→ Recorded information
# # # # # # #

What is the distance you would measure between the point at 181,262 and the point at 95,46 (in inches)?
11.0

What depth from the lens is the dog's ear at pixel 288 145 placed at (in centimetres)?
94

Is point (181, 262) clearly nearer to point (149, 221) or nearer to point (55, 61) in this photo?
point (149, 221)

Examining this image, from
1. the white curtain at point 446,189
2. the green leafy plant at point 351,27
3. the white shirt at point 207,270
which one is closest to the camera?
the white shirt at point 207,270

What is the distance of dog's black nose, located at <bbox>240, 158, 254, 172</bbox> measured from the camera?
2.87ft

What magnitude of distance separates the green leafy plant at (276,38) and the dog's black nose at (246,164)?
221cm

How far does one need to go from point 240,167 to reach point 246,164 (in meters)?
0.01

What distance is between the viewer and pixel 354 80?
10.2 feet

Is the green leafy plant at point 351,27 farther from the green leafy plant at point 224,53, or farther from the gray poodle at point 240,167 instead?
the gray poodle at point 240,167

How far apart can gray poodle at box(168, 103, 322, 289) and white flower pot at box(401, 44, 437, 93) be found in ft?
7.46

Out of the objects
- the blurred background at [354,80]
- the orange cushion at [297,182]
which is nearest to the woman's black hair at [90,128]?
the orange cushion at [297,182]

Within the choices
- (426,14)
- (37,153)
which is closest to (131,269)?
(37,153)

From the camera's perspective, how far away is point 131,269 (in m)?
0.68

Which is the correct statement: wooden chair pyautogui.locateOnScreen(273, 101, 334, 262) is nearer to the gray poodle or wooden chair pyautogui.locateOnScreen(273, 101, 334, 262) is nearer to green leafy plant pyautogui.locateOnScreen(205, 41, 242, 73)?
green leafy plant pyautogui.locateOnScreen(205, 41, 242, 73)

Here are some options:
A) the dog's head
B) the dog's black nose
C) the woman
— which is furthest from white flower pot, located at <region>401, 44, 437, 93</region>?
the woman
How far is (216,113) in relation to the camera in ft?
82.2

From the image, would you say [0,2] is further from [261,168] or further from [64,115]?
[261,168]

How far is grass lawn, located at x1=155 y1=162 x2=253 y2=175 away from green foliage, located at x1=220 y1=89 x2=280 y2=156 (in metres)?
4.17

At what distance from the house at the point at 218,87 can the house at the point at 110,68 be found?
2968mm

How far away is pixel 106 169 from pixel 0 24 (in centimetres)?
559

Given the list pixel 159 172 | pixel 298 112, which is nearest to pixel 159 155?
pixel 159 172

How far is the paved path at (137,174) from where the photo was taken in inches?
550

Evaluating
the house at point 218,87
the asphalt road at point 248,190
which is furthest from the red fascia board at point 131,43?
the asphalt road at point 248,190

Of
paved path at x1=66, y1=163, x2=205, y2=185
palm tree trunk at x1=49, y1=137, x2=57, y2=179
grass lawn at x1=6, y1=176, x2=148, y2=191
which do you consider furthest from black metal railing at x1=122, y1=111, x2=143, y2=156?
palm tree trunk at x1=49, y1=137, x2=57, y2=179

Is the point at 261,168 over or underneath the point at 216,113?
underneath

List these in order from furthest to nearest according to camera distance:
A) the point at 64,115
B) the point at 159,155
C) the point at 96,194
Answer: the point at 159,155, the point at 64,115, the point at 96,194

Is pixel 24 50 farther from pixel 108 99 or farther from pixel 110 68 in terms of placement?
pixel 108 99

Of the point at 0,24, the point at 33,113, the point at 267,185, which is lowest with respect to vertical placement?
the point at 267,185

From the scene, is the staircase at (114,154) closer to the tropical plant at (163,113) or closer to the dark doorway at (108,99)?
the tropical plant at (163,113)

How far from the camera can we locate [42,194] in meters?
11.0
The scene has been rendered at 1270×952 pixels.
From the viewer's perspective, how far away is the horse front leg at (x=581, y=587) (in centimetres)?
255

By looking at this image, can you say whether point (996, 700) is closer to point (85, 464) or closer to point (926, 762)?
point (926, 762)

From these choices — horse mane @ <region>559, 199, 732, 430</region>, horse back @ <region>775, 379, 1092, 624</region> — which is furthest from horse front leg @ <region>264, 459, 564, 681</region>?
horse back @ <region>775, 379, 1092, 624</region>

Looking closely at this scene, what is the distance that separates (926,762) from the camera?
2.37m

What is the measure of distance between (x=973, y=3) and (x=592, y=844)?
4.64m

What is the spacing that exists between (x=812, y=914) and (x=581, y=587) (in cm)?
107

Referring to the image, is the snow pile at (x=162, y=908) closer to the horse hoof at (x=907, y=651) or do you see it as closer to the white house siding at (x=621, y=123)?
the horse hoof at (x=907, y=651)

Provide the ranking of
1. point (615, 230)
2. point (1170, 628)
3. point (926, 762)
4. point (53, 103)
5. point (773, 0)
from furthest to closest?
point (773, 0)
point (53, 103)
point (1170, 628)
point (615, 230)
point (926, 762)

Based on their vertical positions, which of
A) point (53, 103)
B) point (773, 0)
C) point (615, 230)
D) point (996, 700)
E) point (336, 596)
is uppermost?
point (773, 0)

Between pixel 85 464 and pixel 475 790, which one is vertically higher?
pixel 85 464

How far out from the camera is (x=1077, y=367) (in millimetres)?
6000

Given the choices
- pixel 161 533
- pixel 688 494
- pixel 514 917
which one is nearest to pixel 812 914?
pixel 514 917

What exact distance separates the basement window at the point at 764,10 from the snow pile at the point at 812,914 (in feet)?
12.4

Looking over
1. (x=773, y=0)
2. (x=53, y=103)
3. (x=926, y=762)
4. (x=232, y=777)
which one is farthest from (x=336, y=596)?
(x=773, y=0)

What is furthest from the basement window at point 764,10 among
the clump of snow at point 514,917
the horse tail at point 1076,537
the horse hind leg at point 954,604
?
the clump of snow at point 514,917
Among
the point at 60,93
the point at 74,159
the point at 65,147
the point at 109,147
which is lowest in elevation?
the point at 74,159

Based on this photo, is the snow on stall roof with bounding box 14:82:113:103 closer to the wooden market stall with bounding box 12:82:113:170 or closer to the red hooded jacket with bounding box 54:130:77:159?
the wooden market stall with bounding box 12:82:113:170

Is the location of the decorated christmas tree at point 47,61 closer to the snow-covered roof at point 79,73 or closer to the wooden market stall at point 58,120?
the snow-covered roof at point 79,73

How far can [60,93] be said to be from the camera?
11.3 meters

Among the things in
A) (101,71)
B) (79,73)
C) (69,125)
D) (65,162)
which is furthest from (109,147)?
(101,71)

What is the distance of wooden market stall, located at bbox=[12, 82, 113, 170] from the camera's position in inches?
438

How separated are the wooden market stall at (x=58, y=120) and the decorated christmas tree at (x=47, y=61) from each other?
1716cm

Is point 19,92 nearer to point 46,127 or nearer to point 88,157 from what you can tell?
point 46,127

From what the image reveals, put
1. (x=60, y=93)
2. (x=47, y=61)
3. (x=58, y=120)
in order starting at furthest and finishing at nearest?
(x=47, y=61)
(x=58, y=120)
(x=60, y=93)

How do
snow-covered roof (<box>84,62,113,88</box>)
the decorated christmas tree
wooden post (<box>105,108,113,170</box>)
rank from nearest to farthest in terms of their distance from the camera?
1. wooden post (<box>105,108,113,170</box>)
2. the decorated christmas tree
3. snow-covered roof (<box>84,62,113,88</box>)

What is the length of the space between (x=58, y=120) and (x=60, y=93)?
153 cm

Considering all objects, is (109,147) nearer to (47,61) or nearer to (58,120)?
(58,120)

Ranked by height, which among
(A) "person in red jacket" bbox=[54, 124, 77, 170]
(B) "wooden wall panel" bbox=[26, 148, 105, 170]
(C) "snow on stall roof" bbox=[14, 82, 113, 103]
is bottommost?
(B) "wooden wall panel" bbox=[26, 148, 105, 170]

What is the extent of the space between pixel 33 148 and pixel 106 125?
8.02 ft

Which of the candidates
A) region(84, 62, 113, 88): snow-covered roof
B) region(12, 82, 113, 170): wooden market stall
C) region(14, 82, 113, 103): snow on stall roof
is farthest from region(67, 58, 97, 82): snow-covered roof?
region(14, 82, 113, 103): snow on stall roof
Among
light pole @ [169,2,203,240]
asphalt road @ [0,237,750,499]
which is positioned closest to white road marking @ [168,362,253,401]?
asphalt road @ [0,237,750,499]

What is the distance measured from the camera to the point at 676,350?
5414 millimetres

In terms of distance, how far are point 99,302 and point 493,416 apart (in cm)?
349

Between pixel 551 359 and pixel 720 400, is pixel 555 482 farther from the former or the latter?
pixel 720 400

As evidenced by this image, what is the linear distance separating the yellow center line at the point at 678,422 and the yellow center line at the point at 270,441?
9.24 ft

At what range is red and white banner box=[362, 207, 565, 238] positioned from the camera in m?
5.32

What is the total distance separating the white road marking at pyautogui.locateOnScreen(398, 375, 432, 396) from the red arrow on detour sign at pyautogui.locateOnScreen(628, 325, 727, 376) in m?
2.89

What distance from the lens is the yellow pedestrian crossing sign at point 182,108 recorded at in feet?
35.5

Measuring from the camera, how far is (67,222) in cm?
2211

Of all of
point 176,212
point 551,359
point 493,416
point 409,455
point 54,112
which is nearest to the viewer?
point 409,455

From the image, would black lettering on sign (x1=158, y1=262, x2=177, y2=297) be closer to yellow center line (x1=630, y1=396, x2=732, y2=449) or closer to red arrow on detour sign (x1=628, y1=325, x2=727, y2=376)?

# # # # # # #

→ Instruction
Copy out exactly the lines from the line with "What is the total" to the end of the listing, including both of those lines, and give nothing else.

→ Exercise solution
What is the total distance separating the white road marking at pyautogui.locateOnScreen(398, 375, 432, 396) from the red arrow on detour sign at pyautogui.locateOnScreen(628, 325, 727, 376) in m?
2.89

What distance from the lens is the yellow pedestrian crossing sign at point 182,108 recorded at in feet?
35.5

Measuring from the camera, how far is (67,222) in cm?
2211

Of all of
point 176,212
point 551,359
point 493,416
point 409,455
point 54,112
which is nearest to the viewer?
point 409,455

From the image, would black lettering on sign (x1=158, y1=262, x2=177, y2=297) be closer to yellow center line (x1=630, y1=396, x2=732, y2=449) or closer to red arrow on detour sign (x1=628, y1=325, x2=727, y2=376)?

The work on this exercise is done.